The input ::
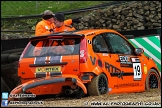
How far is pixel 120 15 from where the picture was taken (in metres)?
20.6

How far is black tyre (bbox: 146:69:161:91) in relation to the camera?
1130 cm

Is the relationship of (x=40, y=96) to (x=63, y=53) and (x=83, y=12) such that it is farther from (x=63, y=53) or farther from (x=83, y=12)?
(x=83, y=12)

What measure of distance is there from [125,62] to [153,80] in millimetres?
1355

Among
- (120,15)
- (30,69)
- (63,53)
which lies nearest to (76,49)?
(63,53)

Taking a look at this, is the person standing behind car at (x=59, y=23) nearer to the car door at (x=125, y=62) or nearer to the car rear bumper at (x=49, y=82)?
the car door at (x=125, y=62)

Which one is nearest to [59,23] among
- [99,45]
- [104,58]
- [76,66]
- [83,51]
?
[99,45]

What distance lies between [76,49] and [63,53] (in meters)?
0.27

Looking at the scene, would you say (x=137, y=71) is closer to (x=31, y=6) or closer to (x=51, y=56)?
(x=51, y=56)

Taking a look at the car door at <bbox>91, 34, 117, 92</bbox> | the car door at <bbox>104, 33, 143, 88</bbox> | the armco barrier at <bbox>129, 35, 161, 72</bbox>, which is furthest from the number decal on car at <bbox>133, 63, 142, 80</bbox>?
the armco barrier at <bbox>129, 35, 161, 72</bbox>

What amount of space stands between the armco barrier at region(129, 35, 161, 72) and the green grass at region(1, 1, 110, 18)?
326 inches

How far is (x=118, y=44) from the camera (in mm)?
10836

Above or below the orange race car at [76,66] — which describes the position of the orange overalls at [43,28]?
above

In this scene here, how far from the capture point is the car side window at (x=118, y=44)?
10562 millimetres

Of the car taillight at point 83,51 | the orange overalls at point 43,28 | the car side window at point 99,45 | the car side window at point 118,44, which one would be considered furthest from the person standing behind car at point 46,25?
the car taillight at point 83,51
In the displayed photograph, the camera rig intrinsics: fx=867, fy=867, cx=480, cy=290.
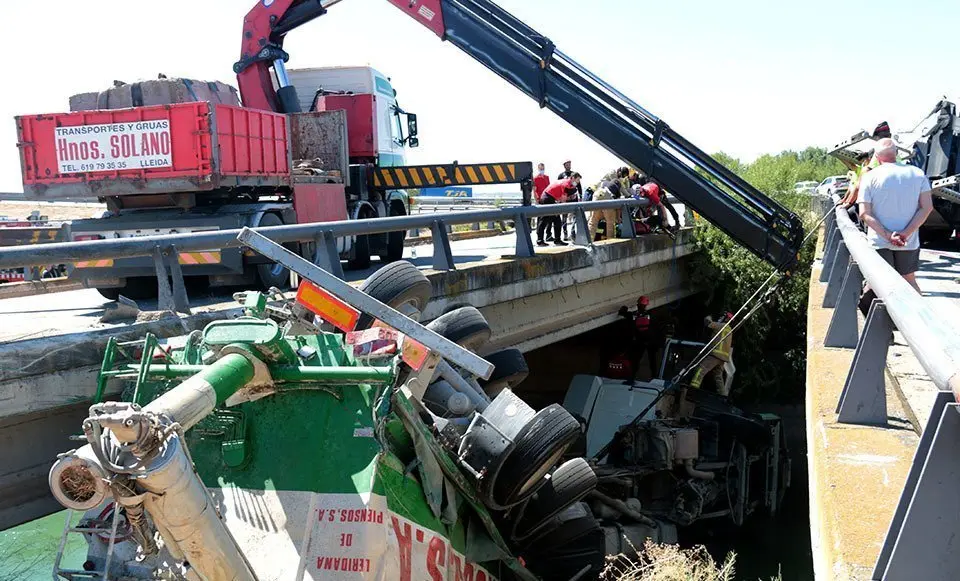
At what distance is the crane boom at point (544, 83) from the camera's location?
1359 cm

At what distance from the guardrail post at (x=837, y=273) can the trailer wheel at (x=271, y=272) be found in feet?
17.3

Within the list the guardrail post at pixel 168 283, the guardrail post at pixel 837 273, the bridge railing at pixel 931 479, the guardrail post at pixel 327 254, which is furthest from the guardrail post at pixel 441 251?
the bridge railing at pixel 931 479

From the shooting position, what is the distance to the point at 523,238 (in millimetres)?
10859

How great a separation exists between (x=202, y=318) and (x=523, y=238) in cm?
532

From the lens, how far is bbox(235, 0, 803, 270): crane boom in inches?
535

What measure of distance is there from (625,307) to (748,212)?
2.73 meters

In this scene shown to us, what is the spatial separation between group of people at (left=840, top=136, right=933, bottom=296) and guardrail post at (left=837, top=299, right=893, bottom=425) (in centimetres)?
304

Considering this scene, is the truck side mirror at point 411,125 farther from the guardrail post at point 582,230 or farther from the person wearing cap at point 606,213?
the guardrail post at point 582,230

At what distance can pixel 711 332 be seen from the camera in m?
15.9

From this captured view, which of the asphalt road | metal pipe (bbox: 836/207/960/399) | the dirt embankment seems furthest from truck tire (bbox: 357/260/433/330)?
the dirt embankment

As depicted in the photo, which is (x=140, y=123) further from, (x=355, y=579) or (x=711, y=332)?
(x=711, y=332)

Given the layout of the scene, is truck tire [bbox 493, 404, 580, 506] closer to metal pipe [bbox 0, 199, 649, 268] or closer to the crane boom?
metal pipe [bbox 0, 199, 649, 268]

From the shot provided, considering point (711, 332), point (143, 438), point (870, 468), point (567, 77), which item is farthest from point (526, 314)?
point (143, 438)

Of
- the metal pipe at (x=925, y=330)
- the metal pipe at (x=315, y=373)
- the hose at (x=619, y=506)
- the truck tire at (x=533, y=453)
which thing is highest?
the metal pipe at (x=925, y=330)
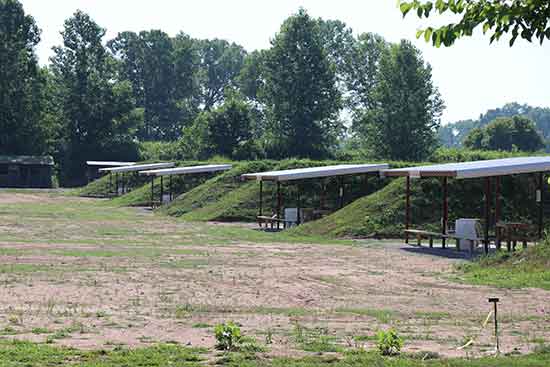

Short task :: Write out all of the data above again with each "truck tire" swapped for "truck wheel" and nothing else changed. Leave the pictures out.

Expected answer ::
How far is pixel 120 15 from where the picture was taken (in metres)?
20.6

How far is black tyre (bbox: 146:69:161:91) in relation to the camera?
1130 cm

Is the relationship of (x=40, y=96) to (x=63, y=53) and (x=83, y=12) such that it is farther from (x=63, y=53) or farther from (x=83, y=12)?
(x=83, y=12)

What measure of distance is there from [125,62] to [153,80] in millimetres?
1355

Among
- (120,15)
- (30,69)
- (63,53)
which lies nearest to (76,49)?
(63,53)

Taking a look at this, is the person standing behind car at (x=59, y=23) nearer to the car door at (x=125, y=62) or nearer to the car rear bumper at (x=49, y=82)?
the car door at (x=125, y=62)

Which one is nearest to [59,23] among
- [99,45]
- [104,58]
- [76,66]
- [83,51]
?
[99,45]

What distance lies between [76,49] and [63,53] (in meters)?
0.27

Looking at the scene, would you say (x=137, y=71) is closer to (x=31, y=6) or closer to (x=51, y=56)?
(x=51, y=56)

Taking a look at the car door at <bbox>91, 34, 117, 92</bbox> | the car door at <bbox>104, 33, 143, 88</bbox> | the armco barrier at <bbox>129, 35, 161, 72</bbox>, which is furthest from the number decal on car at <bbox>133, 63, 142, 80</bbox>?
the armco barrier at <bbox>129, 35, 161, 72</bbox>

What amount of space stands between the armco barrier at region(129, 35, 161, 72) and the green grass at region(1, 1, 110, 18)?
326 inches

How far is (x=118, y=44) from the camera (in mm)?
10836

Above or below the orange race car at [76,66] — which describes the position of the orange overalls at [43,28]?
above

In this scene here, how far from the capture point is the car side window at (x=118, y=44)?
10562 millimetres

Of the car taillight at point 83,51 | the orange overalls at point 43,28 | the car side window at point 99,45 | the car side window at point 118,44, which one would be considered furthest from the person standing behind car at point 46,25?
the car taillight at point 83,51
In the displayed photograph, the camera rig intrinsics: fx=867, fy=867, cx=480, cy=290.
At what distance is the crane boom at point (544, 83) from the camera's location?
1359 cm

At what distance from the guardrail post at (x=837, y=273) can the trailer wheel at (x=271, y=272) be found in feet?
17.3

Within the list the guardrail post at pixel 168 283, the guardrail post at pixel 837 273, the bridge railing at pixel 931 479, the guardrail post at pixel 327 254, which is furthest from the guardrail post at pixel 441 251?
the bridge railing at pixel 931 479

From the shooting position, what is the distance to the point at 523,238 (in millimetres)?
10859

How great a separation exists between (x=202, y=318) and (x=523, y=238) in cm?
532

From the lens, how far is bbox(235, 0, 803, 270): crane boom in inches?
535

What measure of distance is there from (625,307) to (748,212)?
2.73 meters

In this scene shown to us, what is the spatial separation between group of people at (left=840, top=136, right=933, bottom=296) and guardrail post at (left=837, top=299, right=893, bottom=425) (in centimetres)?
304

Considering this scene, is the truck side mirror at point 411,125 farther from the guardrail post at point 582,230 or farther from the person wearing cap at point 606,213?
the guardrail post at point 582,230

At what distance can pixel 711 332 be seen from the camera in m?
15.9

From this captured view, which of the asphalt road | metal pipe (bbox: 836/207/960/399) | the dirt embankment seems furthest from truck wheel (bbox: 357/260/433/330)?
the dirt embankment

As depicted in the photo, which is (x=140, y=123) further from, (x=355, y=579) or (x=711, y=332)?
(x=711, y=332)

Given the layout of the scene, is truck wheel [bbox 493, 404, 580, 506] closer to metal pipe [bbox 0, 199, 649, 268] or closer to the crane boom?
metal pipe [bbox 0, 199, 649, 268]

From the shot provided, considering point (711, 332), point (143, 438), point (870, 468), point (567, 77), which item is farthest from point (526, 314)?
point (143, 438)

Of
- the metal pipe at (x=925, y=330)
- the metal pipe at (x=315, y=373)
- the hose at (x=619, y=506)
- the truck wheel at (x=533, y=453)
which thing is highest?
the metal pipe at (x=925, y=330)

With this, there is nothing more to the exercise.